Stored dataset items:
......

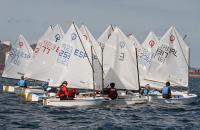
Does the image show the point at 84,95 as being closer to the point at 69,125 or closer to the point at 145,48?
the point at 69,125

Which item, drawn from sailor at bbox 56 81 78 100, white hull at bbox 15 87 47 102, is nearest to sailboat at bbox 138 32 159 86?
white hull at bbox 15 87 47 102

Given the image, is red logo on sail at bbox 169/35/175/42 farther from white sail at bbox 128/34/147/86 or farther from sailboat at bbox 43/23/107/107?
sailboat at bbox 43/23/107/107

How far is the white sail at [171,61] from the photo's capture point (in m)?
56.5

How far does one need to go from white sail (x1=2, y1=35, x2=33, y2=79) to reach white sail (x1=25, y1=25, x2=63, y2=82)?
954 cm

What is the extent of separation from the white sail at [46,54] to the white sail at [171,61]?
39.9 feet

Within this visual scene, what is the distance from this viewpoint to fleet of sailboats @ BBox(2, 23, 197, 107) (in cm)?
4662

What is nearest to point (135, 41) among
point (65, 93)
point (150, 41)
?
point (150, 41)

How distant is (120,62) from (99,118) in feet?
44.7

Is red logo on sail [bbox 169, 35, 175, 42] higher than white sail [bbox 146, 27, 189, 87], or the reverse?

......

Look above for the line containing "Which item, drawn", then transcribe it and all lines after it through the last, exactly and with nothing else.

Which item, drawn from sailor at bbox 56 81 78 100, white hull at bbox 15 87 47 102, is nearest to sailboat at bbox 138 32 159 86?
white hull at bbox 15 87 47 102

Given the image, is red logo on sail at bbox 169/35/175/42 farther from white sail at bbox 128/34/147/86 or farther from sailboat at bbox 43/23/107/107?
sailboat at bbox 43/23/107/107

How far is the white sail at [171,61] from the photo's capture point (in m)?
56.5

How far does one need to go from white sail (x1=2, y1=35, x2=33, y2=79) to reach white sail (x1=25, y1=25, x2=63, y2=82)?
954 cm

What is the extent of separation from the white sail at [46,54] to the white sail at [171,61]?
39.9 feet

Within this visual scene, what is the distance from this viewpoint to fleet of sailboats @ BBox(2, 23, 197, 107) (in cm)?
4662

What is nearest to point (135, 41) among
point (65, 93)
point (150, 41)
?
point (150, 41)

How distant is (120,62) from (99,118) in feet?
44.7

Is red logo on sail [bbox 169, 35, 175, 42] higher than white sail [bbox 146, 27, 189, 87], or the reverse?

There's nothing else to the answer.